**Task prompt:** Could you copy out all of the material below word for word, keeping every line as it stands?

**Information given:**
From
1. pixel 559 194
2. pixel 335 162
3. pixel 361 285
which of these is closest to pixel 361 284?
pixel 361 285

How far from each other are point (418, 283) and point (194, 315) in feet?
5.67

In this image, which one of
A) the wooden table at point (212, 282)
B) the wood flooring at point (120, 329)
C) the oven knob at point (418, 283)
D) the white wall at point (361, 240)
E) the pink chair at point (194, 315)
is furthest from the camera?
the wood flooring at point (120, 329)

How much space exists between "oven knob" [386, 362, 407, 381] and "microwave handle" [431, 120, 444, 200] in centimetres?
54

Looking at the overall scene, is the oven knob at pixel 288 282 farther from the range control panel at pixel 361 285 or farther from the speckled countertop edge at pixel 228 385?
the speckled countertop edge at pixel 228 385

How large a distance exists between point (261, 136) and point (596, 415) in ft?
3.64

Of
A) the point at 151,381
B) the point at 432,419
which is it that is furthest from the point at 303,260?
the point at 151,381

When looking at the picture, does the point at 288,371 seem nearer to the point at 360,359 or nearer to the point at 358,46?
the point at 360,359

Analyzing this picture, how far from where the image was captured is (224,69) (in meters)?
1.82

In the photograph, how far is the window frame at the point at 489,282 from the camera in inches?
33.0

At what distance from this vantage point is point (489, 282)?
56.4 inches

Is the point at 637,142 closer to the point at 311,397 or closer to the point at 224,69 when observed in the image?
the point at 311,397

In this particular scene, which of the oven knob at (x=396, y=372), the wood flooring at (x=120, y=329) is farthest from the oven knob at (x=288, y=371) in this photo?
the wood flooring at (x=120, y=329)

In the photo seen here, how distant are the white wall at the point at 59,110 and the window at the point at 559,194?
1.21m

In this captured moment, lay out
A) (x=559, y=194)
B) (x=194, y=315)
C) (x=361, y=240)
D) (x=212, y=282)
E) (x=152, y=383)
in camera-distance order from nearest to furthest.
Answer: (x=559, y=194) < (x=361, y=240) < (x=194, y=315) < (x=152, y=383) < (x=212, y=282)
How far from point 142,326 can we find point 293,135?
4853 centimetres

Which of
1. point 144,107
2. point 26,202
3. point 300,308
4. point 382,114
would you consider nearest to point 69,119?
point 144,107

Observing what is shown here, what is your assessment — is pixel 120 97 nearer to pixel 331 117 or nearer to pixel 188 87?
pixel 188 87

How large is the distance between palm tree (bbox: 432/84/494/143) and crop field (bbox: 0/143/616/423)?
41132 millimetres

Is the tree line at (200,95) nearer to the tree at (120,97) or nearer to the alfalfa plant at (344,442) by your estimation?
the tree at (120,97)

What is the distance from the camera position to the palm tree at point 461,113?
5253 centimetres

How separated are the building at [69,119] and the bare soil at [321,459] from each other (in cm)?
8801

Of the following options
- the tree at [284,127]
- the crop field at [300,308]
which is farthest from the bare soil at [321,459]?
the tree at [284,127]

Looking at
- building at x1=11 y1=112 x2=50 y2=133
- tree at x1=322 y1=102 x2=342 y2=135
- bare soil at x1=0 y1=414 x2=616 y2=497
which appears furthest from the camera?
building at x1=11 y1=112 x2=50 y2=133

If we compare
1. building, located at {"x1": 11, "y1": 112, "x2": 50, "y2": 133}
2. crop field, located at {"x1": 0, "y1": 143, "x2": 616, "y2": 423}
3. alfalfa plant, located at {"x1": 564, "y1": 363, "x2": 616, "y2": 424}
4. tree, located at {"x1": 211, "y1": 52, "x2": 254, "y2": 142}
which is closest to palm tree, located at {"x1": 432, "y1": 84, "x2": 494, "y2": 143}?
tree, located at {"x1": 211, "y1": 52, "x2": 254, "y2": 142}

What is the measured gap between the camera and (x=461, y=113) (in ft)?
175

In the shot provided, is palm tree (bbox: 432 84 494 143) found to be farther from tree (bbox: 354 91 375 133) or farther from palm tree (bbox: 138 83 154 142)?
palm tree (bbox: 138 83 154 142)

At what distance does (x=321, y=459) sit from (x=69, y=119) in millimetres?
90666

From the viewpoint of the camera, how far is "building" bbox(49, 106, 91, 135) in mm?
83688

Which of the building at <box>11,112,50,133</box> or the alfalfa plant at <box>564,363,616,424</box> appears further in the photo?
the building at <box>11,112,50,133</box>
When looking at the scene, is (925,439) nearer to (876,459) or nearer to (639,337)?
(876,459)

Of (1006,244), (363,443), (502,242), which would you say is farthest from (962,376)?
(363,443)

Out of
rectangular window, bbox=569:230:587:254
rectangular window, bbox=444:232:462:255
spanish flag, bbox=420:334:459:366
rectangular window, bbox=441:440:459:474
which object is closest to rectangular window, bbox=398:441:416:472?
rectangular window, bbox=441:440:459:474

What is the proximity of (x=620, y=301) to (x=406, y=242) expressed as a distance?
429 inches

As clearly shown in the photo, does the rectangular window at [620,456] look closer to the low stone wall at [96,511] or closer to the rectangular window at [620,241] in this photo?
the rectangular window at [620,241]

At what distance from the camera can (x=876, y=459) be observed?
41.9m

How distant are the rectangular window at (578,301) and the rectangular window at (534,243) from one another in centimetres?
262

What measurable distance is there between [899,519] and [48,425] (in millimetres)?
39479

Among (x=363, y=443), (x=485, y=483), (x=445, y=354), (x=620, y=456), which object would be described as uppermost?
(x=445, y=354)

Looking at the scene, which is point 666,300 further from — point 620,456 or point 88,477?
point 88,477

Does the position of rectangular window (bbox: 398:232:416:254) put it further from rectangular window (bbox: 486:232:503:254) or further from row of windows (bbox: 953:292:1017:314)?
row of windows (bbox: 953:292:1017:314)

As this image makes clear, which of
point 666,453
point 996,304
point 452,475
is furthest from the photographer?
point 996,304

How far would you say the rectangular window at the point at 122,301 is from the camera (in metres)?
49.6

**Answer in full:**
From
1. pixel 559 194
2. pixel 335 162
3. pixel 361 285
which of these is closest to pixel 361 284?
pixel 361 285

How far from each other are point (418, 283) and point (194, 315) in feet?
5.67

In this image, which one of
A) the wooden table at point (212, 282)
B) the wood flooring at point (120, 329)
C) the oven knob at point (418, 283)
D) the white wall at point (361, 240)
E) the pink chair at point (194, 315)
is furthest from the camera?
the wood flooring at point (120, 329)

How much space exists between "oven knob" [386, 362, 407, 381] and "microwave handle" [431, 120, 444, 200] in centimetres?
54

Looking at the overall scene, is the oven knob at pixel 288 282 farther from the range control panel at pixel 361 285 or farther from the speckled countertop edge at pixel 228 385?
the speckled countertop edge at pixel 228 385

How large a distance exists between point (261, 136) and point (596, 415) in ft?
3.64

Of
A) the point at 151,381
B) the point at 432,419
which is it that is furthest from the point at 303,260?
the point at 151,381

When looking at the picture, does the point at 288,371 seem nearer to the point at 360,359 or nearer to the point at 358,46?
the point at 360,359

Analyzing this picture, how far from where the image was captured is (224,69) (in meters)?
1.82

In the photograph, how far is the window frame at the point at 489,282 from the camera in inches?
33.0

At what distance from this vantage point is point (489, 282)?
56.4 inches

Is the point at 637,142 closer to the point at 311,397 or closer to the point at 224,69 when observed in the image?
the point at 311,397

In this particular scene, which of the oven knob at (x=396, y=372), the wood flooring at (x=120, y=329) is farthest from the oven knob at (x=288, y=371) in this photo?
the wood flooring at (x=120, y=329)

In the photo seen here, how distant are the white wall at the point at 59,110 and the window at the point at 559,194?
1.21m

In this captured moment, lay out
A) (x=559, y=194)
B) (x=194, y=315)
C) (x=361, y=240)
D) (x=212, y=282)
E) (x=152, y=383)
in camera-distance order from nearest to furthest.
Answer: (x=559, y=194) < (x=361, y=240) < (x=194, y=315) < (x=152, y=383) < (x=212, y=282)
How far from point 142,326 can we find point 293,135?
4853 centimetres

Which of
1. point 144,107
2. point 26,202
3. point 300,308
4. point 382,114
would you consider nearest to point 69,119?
point 144,107

Observing what is shown here, what is your assessment — is pixel 120 97 nearer to pixel 331 117 or nearer to pixel 188 87?
pixel 188 87

How large is the distance between palm tree (bbox: 432/84/494/143) and crop field (bbox: 0/143/616/423)?
41132 millimetres

Is the tree line at (200,95) nearer to the tree at (120,97) or nearer to the alfalfa plant at (344,442) by your estimation?
the tree at (120,97)

What is the distance from the camera position to the palm tree at point 461,113?
5253 centimetres

How separated are the building at [69,119] and the bare soil at [321,459] from each other (in cm)?
8801

Of the following options
- the tree at [284,127]
- the crop field at [300,308]
which is farthest from the bare soil at [321,459]?
the tree at [284,127]

Looking at
- building at x1=11 y1=112 x2=50 y2=133
- tree at x1=322 y1=102 x2=342 y2=135
- bare soil at x1=0 y1=414 x2=616 y2=497
which appears furthest from the camera?
building at x1=11 y1=112 x2=50 y2=133

If we compare
1. building, located at {"x1": 11, "y1": 112, "x2": 50, "y2": 133}
2. crop field, located at {"x1": 0, "y1": 143, "x2": 616, "y2": 423}
3. alfalfa plant, located at {"x1": 564, "y1": 363, "x2": 616, "y2": 424}
4. tree, located at {"x1": 211, "y1": 52, "x2": 254, "y2": 142}
which is closest to palm tree, located at {"x1": 432, "y1": 84, "x2": 494, "y2": 143}?
tree, located at {"x1": 211, "y1": 52, "x2": 254, "y2": 142}

What is the measured gap between the camera and (x=461, y=113) (in ft)?
175

In the shot provided, is palm tree (bbox: 432 84 494 143) found to be farther from tree (bbox: 354 91 375 133) or farther from palm tree (bbox: 138 83 154 142)?
palm tree (bbox: 138 83 154 142)

At what distance does (x=321, y=459) sit from (x=69, y=119) in millimetres?
90666

From the viewpoint of the camera, how far is "building" bbox(49, 106, 91, 135) in mm?
83688

Which of the building at <box>11,112,50,133</box> or the alfalfa plant at <box>564,363,616,424</box> appears further in the photo?
the building at <box>11,112,50,133</box>
When looking at the scene, is (925,439) nearer to (876,459) or nearer to (639,337)?
(876,459)

Of (1006,244), (363,443), (502,242), which would you say is farthest from (962,376)?
(363,443)

Out of
rectangular window, bbox=569:230:587:254
rectangular window, bbox=444:232:462:255
spanish flag, bbox=420:334:459:366
rectangular window, bbox=441:440:459:474
which object is closest to rectangular window, bbox=398:441:416:472?
rectangular window, bbox=441:440:459:474

What is the proximity of (x=620, y=301) to (x=406, y=242) expressed as a distance?
429 inches

As clearly shown in the photo, does the rectangular window at [620,456] look closer to the low stone wall at [96,511] or closer to the rectangular window at [620,241] in this photo?
the rectangular window at [620,241]

At what distance from the camera can (x=876, y=459) be observed?
41.9m

How distant are the rectangular window at (578,301) and the rectangular window at (534,243) from one another in centimetres?
262

What measurable distance is there between [899,519] and [48,425] (in millimetres)?
39479

Among (x=363, y=443), (x=485, y=483), (x=445, y=354), (x=620, y=456), which object would be described as uppermost?
(x=445, y=354)

Looking at the scene, which is point 666,300 further from — point 620,456 or point 88,477?
point 88,477

Does the position of rectangular window (bbox: 398:232:416:254) put it further from rectangular window (bbox: 486:232:503:254) or further from row of windows (bbox: 953:292:1017:314)?
row of windows (bbox: 953:292:1017:314)

As this image makes clear, which of
point 666,453
point 996,304
point 452,475
is furthest from the photographer?
point 996,304

How far would you say the rectangular window at the point at 122,301 is from the camera (in metres)?
49.6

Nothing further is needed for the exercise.